A faithful copy is required. Print each line of the data exactly and omit the pictures.

> **Input data**:
◇ ◇ ◇ ◇ ◇ ◇ ◇

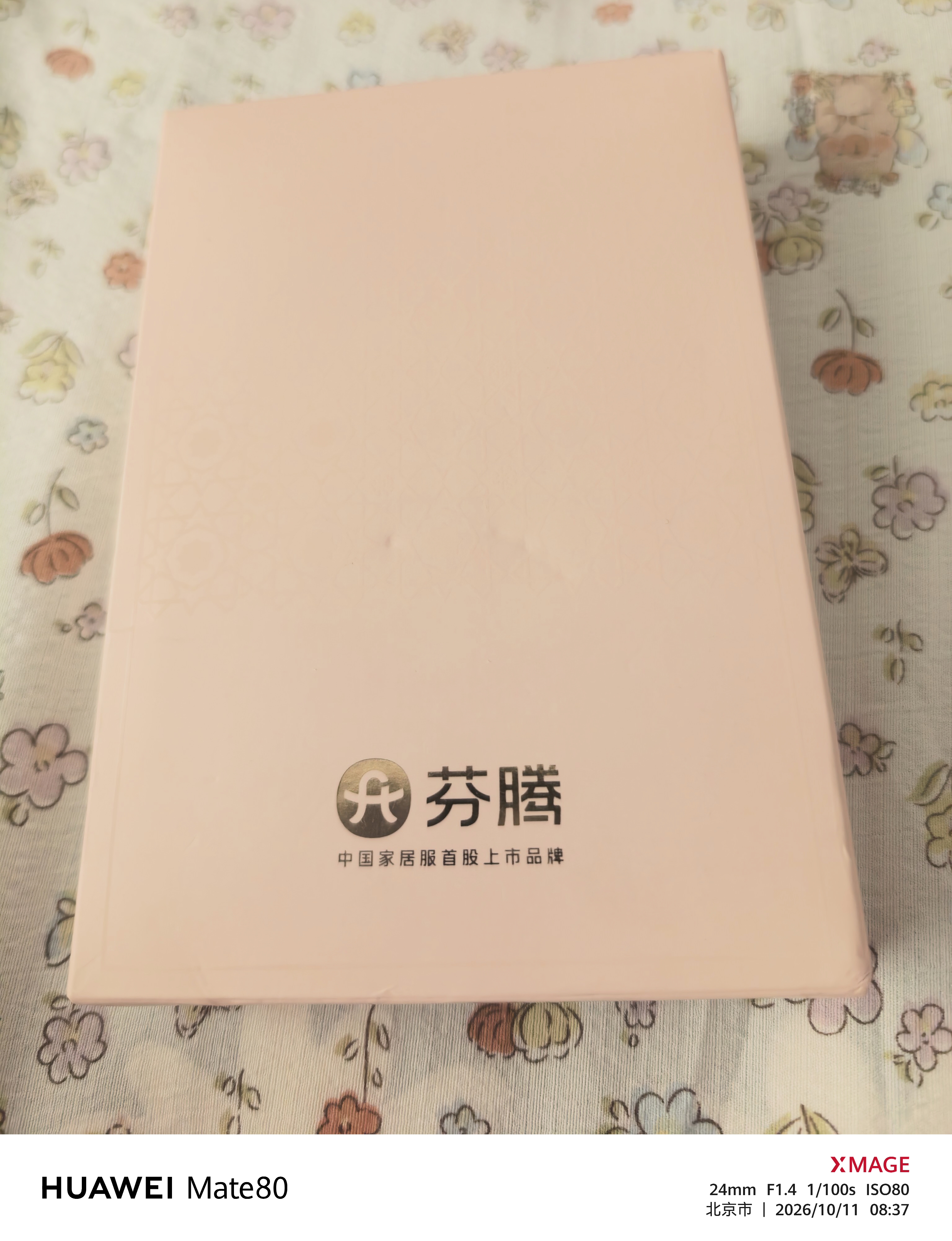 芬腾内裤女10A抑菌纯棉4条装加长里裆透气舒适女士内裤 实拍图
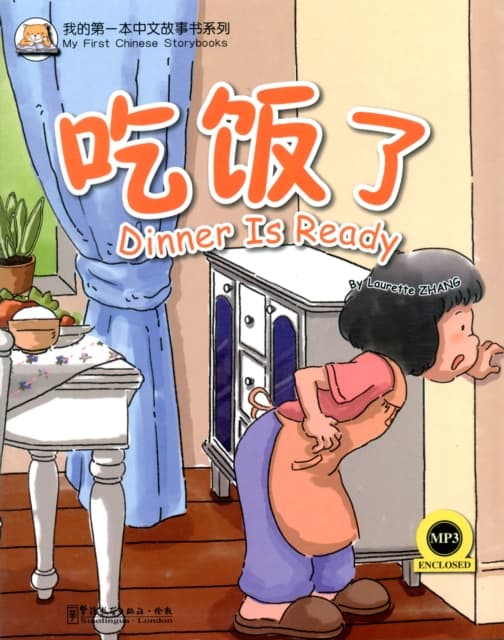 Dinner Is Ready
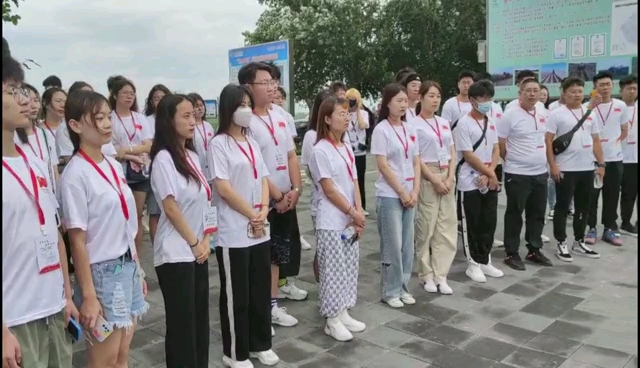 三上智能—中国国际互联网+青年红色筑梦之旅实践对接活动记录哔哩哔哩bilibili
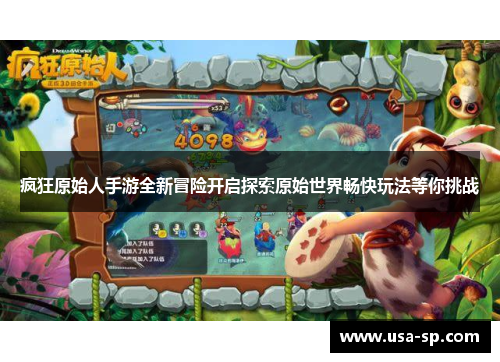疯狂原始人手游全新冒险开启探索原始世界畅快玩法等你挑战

◇ ◇ ◇ ◇ ◇ ◇ ◇

> **Response to this exercise**:
 芬腾内裤女10A抑菌纯棉4条装加长里裆透气舒适女士内裤 实拍图
 Dinner Is Ready
 三上智能—中国国际互联网+青年红色筑梦之旅实践对接活动记录哔哩哔哩bilibili
疯狂原始人手游全新冒险开启探索原始世界畅快玩法等你挑战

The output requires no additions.